# reset brings back factory settings?



## comet24 (Oct 24, 2006)

Hi everyone 

Q. If i perform a reset to the the tivo will it go back to the factory settings? i mean if have a tivo with software version 7.2 and i want to reset this tivo to factory settings can i do that with the reset fanction?

thanks in advance 

comet24.


----------



## Da Goon (Oct 22, 2006)

The only reset that will reset all settings to factory default is a "clear and delete everything." If you simply "restart the recorder" then all your settings will stay intact.
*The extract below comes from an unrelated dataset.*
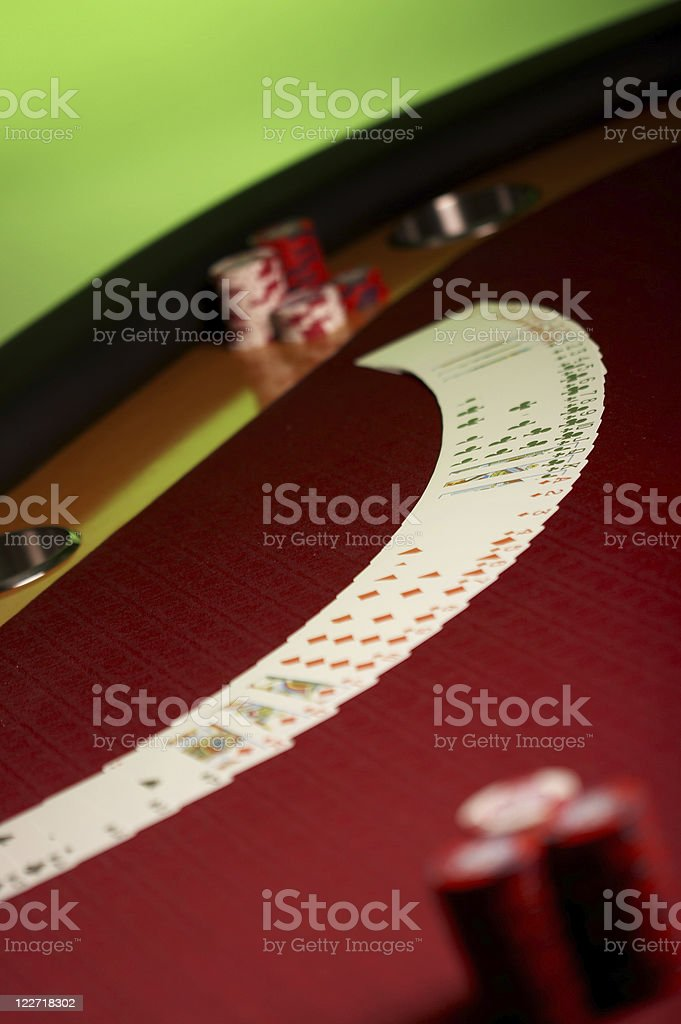 Poker Card on Table stock photo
With a "clear and delete" you will lose all you recordings as well.


----------



## comet24 (Oct 24, 2006)

thanks man


----------



## comet24 (Oct 24, 2006)

so if the tivo goes back to its defult basic software version .and then i hook it up to the phone line would it get upgraded directly to the 7.2 version or to other version first.


----------



## ttodd1 (Nov 6, 2003)

A reset won't reverse the software version.


----------



## comet24 (Oct 24, 2006)

Is There A Way To Reset Software Also ? A Code Maybe? With Out Alot Of Hucking?


----------



## cheer (Nov 13, 2005)

comet24 said:


> Is There A Way To Reset Software Also ? A Code Maybe? With Out Alot Of Hucking?


No, because upgrades make changes to the MFS database that cannot be undone.

The only choice would be to buy a version of InstantCake (or get a software image elsewhere) for the old version, pull the drive, cable it up to your PC, and wipe it. You'd lose everything, of course.

Why do you want to downgrade? The old software, in many cases, won't even get guide data anymore.


----------